**Page excerpt**.
•••

# Ford 3600 tractor question...



## Holton (Mar 20, 2007)

I'm gonna remove Injector pump on 82 3600 Ford tractor.  And any guidance would be appreciated. The main question is how the pump is connected to timing gear. Is it splined or press fit and do I need a  spercial tool to remove?  Thank's in advance


----------



## CAL (Mar 20, 2007)

Why are you taking it off?


----------



## DYI hunting (Mar 20, 2007)

Wish I could help, but I have never had to get that deep into my Ford 3600. 

What is wrong with it?  I have never had a minutes trouble out of anything on my 3600.


----------



## Holton (Mar 20, 2007)

CAL said:


> Why are you taking it off?



It's leaking externally and into crankcase. Runs good. Glennster found a link to a forums that said most external leaks can be repaired without removing pump. 

  I'm trying to get all the info I can before I jump on it. 

 Thanks


----------



## redlevel (Mar 22, 2007)

If you are going to do this kind of work, you probably need some kind of shop manual.   You can possibly find one at your nearest Tractor Supply, probably an I&T manual for about $30.  A Ford shop manual would probably cost close to $150.  

Good luck.  I have been around tractors all my life, and I can fix some very minor ailments.  I have found, however, that the $75 to $100 labor fee that good diesel repair shops charge can be a real bargain considering what I might mess up trying to do something beyond my limited skills.

Be careful about getting repair advice from internet forums.  Many times, the one giving the advice is someone like me, who doesn't know what he is talking about.


----------



## backlasher (Mar 22, 2007)

•••

[Spatial relationship entries]
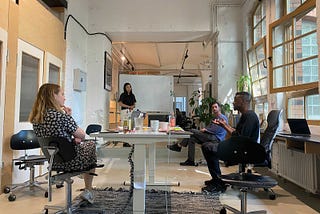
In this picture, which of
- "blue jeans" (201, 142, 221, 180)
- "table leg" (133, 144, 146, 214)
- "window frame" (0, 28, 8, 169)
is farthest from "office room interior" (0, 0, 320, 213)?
"table leg" (133, 144, 146, 214)

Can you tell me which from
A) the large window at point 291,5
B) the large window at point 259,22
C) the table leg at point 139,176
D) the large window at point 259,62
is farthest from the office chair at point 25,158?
the large window at point 259,22

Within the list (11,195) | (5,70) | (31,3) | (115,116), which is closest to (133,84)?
(115,116)

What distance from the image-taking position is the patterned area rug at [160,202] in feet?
9.07

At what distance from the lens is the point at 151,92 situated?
7.93 m

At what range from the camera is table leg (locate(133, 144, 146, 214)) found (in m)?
2.40

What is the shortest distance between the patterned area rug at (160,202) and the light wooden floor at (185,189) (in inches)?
9.6

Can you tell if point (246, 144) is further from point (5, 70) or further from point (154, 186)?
point (5, 70)

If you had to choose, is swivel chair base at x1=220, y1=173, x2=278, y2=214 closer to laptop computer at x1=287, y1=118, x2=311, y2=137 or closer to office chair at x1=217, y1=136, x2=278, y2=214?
office chair at x1=217, y1=136, x2=278, y2=214

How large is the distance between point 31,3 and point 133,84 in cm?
417

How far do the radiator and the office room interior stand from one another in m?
0.01

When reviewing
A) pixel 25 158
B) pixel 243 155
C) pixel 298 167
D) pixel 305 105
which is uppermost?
pixel 305 105

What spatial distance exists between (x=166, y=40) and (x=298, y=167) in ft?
15.7

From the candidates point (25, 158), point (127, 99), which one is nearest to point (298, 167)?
point (25, 158)

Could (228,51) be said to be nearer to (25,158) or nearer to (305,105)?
(305,105)
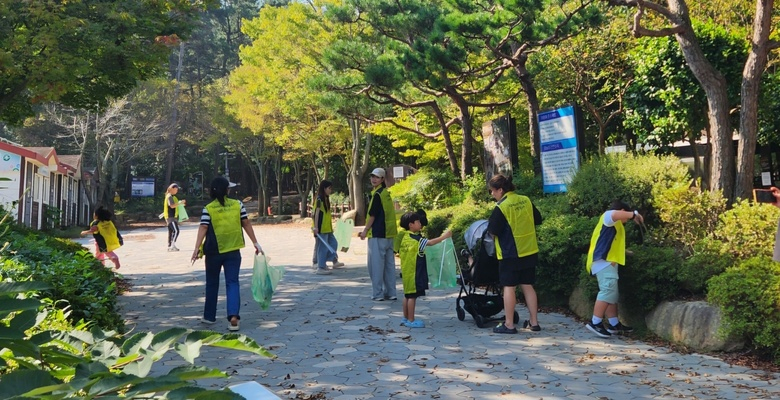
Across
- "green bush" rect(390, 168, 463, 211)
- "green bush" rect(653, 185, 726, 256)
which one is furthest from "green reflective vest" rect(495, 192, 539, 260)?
"green bush" rect(390, 168, 463, 211)

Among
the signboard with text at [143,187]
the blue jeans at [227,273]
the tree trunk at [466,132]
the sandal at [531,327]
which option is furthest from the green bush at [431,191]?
the signboard with text at [143,187]

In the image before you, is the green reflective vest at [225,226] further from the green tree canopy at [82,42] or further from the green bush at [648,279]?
the green bush at [648,279]

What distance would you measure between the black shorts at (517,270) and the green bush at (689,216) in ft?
6.33

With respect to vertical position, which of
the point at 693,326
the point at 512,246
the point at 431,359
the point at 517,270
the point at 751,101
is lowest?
the point at 431,359

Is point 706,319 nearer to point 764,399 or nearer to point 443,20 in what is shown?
point 764,399

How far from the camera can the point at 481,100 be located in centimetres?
2022

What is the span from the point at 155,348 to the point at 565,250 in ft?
24.7

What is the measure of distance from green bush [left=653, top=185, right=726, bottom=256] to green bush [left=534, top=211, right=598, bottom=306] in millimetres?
932

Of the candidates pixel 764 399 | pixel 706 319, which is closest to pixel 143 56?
pixel 706 319

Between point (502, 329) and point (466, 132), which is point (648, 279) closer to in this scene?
point (502, 329)

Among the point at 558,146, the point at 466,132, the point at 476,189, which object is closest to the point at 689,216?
the point at 558,146

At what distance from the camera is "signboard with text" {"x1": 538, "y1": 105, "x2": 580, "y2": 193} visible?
11.4 metres

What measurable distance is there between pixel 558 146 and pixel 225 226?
20.7 feet

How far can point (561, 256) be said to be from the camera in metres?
8.57
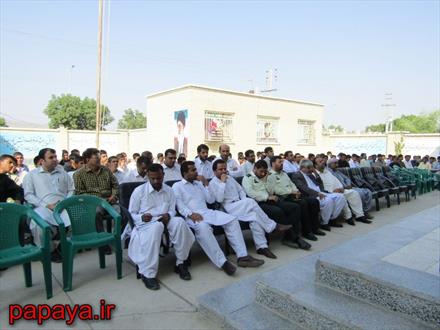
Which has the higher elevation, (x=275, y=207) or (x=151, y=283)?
(x=275, y=207)

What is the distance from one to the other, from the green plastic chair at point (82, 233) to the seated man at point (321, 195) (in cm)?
351

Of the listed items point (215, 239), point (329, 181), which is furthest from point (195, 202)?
point (329, 181)

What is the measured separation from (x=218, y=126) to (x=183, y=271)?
13477mm

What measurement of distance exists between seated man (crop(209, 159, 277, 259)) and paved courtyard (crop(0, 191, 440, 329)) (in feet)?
1.05

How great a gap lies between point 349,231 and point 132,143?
16.8 metres

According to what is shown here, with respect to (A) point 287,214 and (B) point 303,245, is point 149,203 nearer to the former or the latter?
(A) point 287,214

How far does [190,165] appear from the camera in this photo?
4.42m

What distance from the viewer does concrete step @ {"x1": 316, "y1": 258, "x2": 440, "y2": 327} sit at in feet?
7.92

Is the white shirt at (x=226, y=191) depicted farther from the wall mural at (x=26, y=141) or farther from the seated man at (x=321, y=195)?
the wall mural at (x=26, y=141)

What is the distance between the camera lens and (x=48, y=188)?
14.9 ft

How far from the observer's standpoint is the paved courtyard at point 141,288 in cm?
282

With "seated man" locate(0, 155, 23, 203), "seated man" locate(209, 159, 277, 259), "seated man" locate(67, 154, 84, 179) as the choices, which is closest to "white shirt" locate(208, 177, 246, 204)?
"seated man" locate(209, 159, 277, 259)

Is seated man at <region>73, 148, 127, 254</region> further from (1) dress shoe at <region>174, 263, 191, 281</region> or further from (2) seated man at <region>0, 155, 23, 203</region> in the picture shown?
(1) dress shoe at <region>174, 263, 191, 281</region>

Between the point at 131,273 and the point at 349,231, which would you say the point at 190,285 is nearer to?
the point at 131,273
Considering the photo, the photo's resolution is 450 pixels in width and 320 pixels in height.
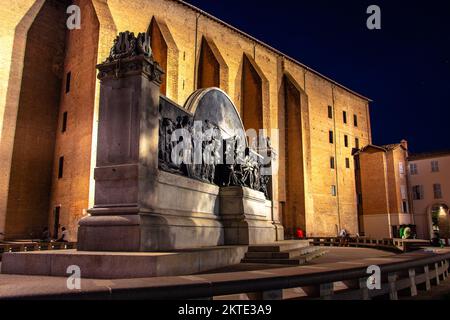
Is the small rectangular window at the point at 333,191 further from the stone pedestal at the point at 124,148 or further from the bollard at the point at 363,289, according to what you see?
the bollard at the point at 363,289

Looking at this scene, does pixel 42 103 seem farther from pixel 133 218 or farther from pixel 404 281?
pixel 404 281

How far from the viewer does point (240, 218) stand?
9398 millimetres

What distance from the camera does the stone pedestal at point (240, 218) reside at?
30.3 feet

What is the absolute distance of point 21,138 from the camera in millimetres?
20516

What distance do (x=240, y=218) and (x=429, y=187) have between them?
37.3m

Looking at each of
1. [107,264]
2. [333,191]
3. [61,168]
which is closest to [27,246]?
[107,264]

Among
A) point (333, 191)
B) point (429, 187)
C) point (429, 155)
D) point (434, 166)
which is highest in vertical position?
point (429, 155)

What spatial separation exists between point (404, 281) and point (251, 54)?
2804 cm

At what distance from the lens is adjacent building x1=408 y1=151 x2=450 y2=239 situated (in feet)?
128

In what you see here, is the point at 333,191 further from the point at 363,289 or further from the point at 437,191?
the point at 363,289

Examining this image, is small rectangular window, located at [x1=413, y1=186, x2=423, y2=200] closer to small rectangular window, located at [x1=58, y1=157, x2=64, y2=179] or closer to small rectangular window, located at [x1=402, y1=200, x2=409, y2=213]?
small rectangular window, located at [x1=402, y1=200, x2=409, y2=213]

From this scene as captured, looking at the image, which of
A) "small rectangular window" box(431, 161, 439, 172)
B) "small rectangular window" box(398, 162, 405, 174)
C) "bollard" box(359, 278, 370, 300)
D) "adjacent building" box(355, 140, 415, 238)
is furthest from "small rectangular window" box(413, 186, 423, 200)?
"bollard" box(359, 278, 370, 300)

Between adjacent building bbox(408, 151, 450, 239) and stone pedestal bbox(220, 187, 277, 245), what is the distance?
1394 inches
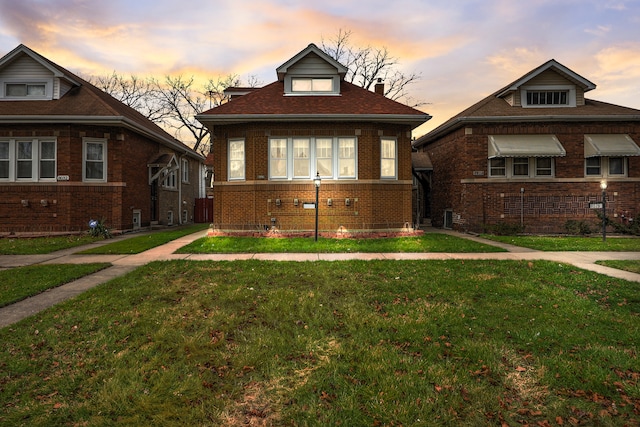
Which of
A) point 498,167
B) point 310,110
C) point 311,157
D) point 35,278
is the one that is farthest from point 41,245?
point 498,167

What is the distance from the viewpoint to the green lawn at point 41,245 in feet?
34.3

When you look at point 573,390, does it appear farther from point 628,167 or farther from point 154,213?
point 154,213

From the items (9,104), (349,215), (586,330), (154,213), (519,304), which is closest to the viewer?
(586,330)

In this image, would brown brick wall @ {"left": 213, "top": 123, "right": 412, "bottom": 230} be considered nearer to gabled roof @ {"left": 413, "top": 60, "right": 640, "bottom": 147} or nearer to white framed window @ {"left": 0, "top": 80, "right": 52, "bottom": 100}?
gabled roof @ {"left": 413, "top": 60, "right": 640, "bottom": 147}

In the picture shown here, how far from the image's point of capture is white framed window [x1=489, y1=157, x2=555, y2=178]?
15938 millimetres

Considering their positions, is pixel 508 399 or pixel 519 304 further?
pixel 519 304

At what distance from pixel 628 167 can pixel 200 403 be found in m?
20.8

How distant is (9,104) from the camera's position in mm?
15141

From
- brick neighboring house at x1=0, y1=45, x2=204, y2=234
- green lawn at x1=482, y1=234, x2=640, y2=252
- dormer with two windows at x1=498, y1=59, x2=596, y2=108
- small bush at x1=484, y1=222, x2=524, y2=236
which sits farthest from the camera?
dormer with two windows at x1=498, y1=59, x2=596, y2=108

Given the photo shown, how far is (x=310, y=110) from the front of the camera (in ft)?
46.0

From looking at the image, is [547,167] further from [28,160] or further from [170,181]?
[28,160]

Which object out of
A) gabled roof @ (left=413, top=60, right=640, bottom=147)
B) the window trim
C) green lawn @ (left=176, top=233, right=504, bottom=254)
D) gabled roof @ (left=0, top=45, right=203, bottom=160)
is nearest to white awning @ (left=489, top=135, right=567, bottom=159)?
gabled roof @ (left=413, top=60, right=640, bottom=147)

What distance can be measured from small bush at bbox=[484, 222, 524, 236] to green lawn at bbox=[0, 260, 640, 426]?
917 cm

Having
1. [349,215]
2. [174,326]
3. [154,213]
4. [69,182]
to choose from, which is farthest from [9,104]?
[174,326]
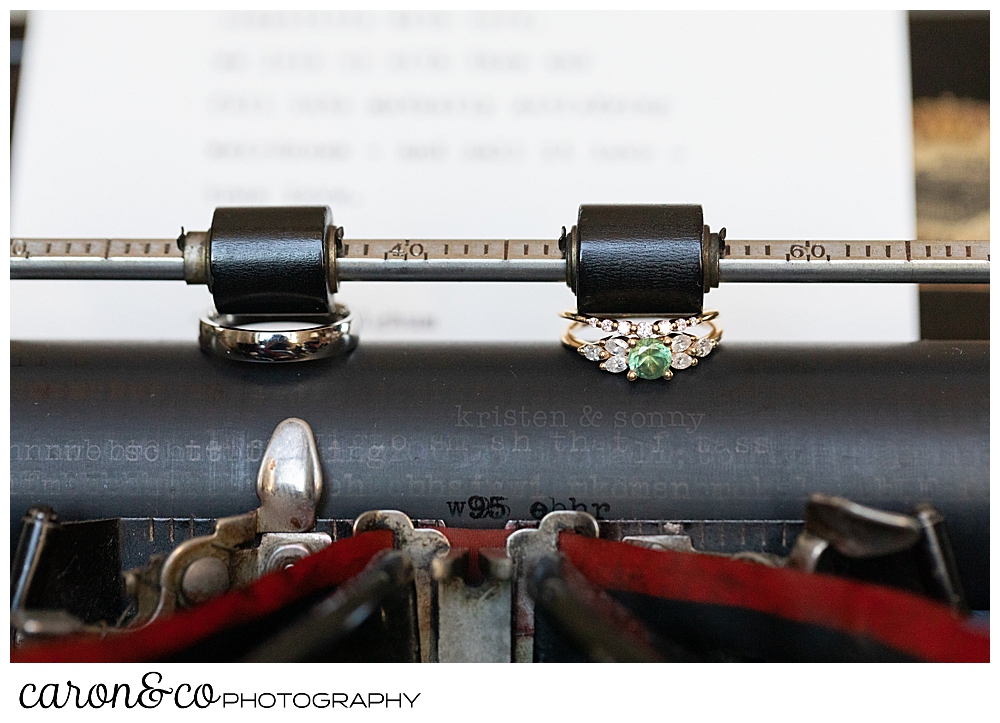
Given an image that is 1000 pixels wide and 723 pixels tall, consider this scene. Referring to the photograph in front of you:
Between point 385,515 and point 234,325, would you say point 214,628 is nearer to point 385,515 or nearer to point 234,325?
point 385,515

•••

**Challenges**.
- A) Pull out every line of the entries that contains the word "Given", with capitalization matching exactly.
- B) Extend the Ford 3600 thread from the point where it stops.
The Ford 3600 thread has no connection to the spatial relationship entries.

**Task results**.
- A)
Given the photo shown, how far is (x=310, y=110) from the front of the camera (in ft)?
Given an image that is 1000 pixels wide and 723 pixels tall, consider this scene. Referring to the photograph in front of you:

- B)
I work on tractors as a part time job, The pump has a key in the shaft. It is no problem to time. Give me a call at 478-456-2897 I will help any way I can.


----------



## Holton (Mar 22, 2007)

Thank you guys.  Igot the pump off after the sun got behind the trees yesterday afternoon. It is at Diesel Injection in Lawrenceville this morning.  

Thaks again


----------



## backlasher (Mar 22, 2007)

Make sure to put loc tight on the three bolts in the front of the pump that holds the gear on. I have seen those back out and cause alot of damage. Line the marks up on the pump to the center mark on the tractor before you try to crank. That is the only timing marks you have.


----------



## Holton (Mar 23, 2007)

backlasher said:


> Make sure to put loc tight on the three bolts in the front of the pump that holds the gear on. I have seen those back out and cause alot of damage. Line the marks up on the pump to the center mark on the tractor before you try to crank. That is the only timing marks you have.[/QUO
> 
> 
> Job is completed
> Thanks for the info..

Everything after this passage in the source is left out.